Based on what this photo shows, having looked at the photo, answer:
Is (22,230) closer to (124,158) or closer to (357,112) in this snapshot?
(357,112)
::::::::
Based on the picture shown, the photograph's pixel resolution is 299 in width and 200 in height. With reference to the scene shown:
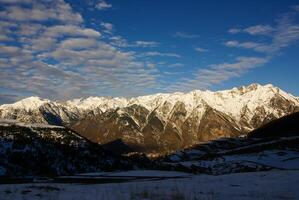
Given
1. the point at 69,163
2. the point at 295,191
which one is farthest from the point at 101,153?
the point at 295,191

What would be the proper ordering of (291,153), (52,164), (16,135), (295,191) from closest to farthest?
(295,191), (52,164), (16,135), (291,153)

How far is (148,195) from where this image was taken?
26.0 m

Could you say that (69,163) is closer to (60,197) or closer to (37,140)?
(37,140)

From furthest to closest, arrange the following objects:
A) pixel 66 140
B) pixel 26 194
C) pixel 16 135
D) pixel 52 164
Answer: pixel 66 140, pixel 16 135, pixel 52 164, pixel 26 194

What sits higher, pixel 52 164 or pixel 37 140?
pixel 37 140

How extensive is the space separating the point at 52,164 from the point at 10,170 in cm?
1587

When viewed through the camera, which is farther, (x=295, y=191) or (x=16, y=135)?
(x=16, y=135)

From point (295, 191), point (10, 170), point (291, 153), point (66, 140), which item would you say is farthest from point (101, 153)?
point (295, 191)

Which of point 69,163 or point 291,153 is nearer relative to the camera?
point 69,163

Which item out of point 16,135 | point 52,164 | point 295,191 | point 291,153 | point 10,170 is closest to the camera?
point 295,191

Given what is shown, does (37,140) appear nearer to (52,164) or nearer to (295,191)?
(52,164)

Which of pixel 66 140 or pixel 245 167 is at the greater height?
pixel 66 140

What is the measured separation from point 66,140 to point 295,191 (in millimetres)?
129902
::::::::
Rewrite the part of the material that opens with the line containing "Could you say" and closes with the line containing "Answer: pixel 66", substituting "items" for "objects" and leaving everything else unchanged.

Could you say that (69,163) is closer to (60,197) or closer to (37,140)?
(37,140)

From furthest to closest, arrange the following items:
A) pixel 66 140
B) pixel 26 194
C) pixel 16 135
D) pixel 52 164
Answer: pixel 66 140, pixel 16 135, pixel 52 164, pixel 26 194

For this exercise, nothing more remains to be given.